As we open our Advent Calendars each December, thoughts inevitably turn to Christmas, the New Year, and to what the next year will bring.
But this year we are also looking 12 months ahead to New Year 2019.
Why? Because January 2019 will see International Accounting Standard (IAS) 17 replaced by International Financial Reporting Standard (IFRS) 16.
Now accounting standards may not be the most festive or exciting of topics, and to many of our readers that may sound like an insignificant change. Indeed the legislators themselves have said that it should cause “only minor changes from the current standards”. However, the general consensus is that in the aviation industry, the effects may be more profound.
The introduction of IFRS 16 will bring about a new accounting model. This new standard will apply to existing lease agreements, as well as to new ones and will require airlines and other lessees to recognise assets and liabilities for all leases (unless their leases are for a term of less than twelve months).

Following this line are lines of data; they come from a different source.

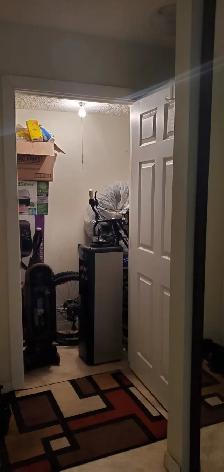 2 Bedroom Condo in Olds, Alberta - Photo 4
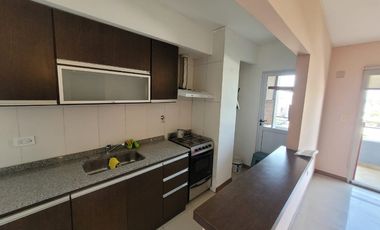 Departamento en alquiler en Lanus Este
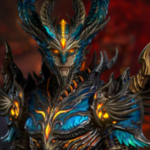 0832F99CBFAD78BF48A46601EBEC9538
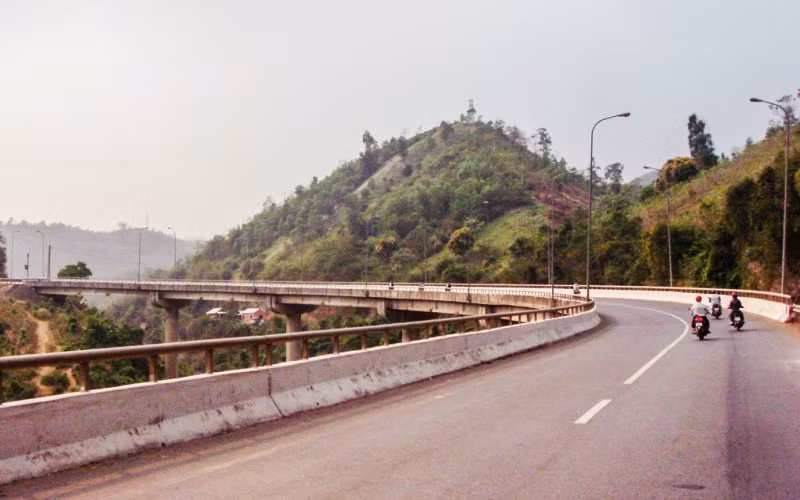 QT_Giao_thong_4-1601887314039.jpg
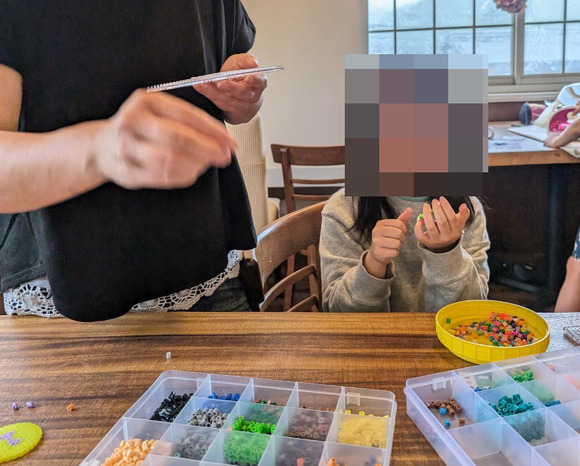 48E8CCCD-9FBE-4B07-B84D-AFF4A94051D7 2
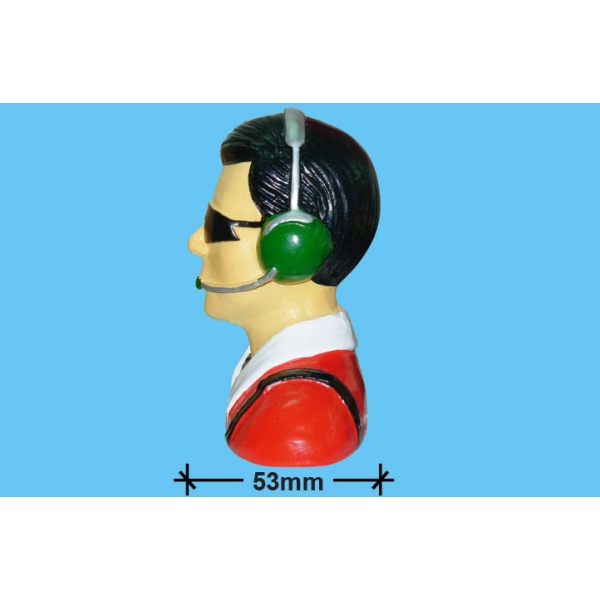 q2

What does this mean in practical terms?
It means that any rental obligation under a lease will be treated as if it was debt obligation of the lessee – and so, as a general rule, all leases will now be on balance sheet.

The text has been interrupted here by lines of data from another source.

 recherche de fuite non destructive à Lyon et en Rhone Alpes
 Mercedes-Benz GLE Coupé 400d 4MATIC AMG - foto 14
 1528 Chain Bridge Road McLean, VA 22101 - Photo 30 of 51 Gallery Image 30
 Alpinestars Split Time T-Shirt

For investors in, and creditors of, airlines, this may make sense: IAS 17 is intended to promote transparency as to an airline’s real cost structure and the extent of its long term liabilities. This in turn benefits airlines – investor confidence is inversely proportionate to borrowing cost.
This does give rise to a number of points that financiers, operating lessors and airlines alike need to be aware of (although lessor accounting itself will remain largely unchanged):
- there will be an impact on profitability measures and, as a consequence, on associated metrics such as the debt and gearing ratios. This means that many lessees may find themselves unintentionally in breach of the existing covenants in their lease and financing agreements as to the permitted levels of borrowings and other debt liabilities. For example:
- definitions such as “Financial Indebtedness” may now capture all lease agreements, where previously operating leases would have been excluded (which may trigger a breach of covenant);
- debt/equity ratios may be breached and will need to be adjusted accordingly; and
- EBITDA will increase as rental expenses are replaced by interest, depreciation and amortization;
- airlines will often account in their local currency and so will need to work out how to value leases, which typically provide for lease rentals in USD – we may see more leases denominated in the airline’s “local” currency and accordingly lessors may need to be sensitive to their customers’ demands in this regard (and there may need to be provision in leases for exchange rate mechanisms);
- the sale and leaseback market may be less attractive to those airlines who utilised the structure effectively as a form of off-balance-sheet finance;
- for wet leases, it should be possible to separate the payments for the aircraft with the payments for the associated “services” – the accounting changes will only impact the former;
- although lessor accounting will not be subject to changes as such, lessors may need to be responsive to the requirements of their airline customers as a result of the changes; and
- agreements should also be reviewed to see whether there is any provision for contingent rent, renewal/purchase options, maintenance and other services which may affect the calculation of lease liabilities.
Many agreements will contain protective language providing for changes in accounting rules, but as we approach the New Year, it would be a worthwhile exercise for all parties to aircraft operating leases to review the relevant provisions of their documents and using 2018 to make sure that they are in good shape for the introduction of these changes.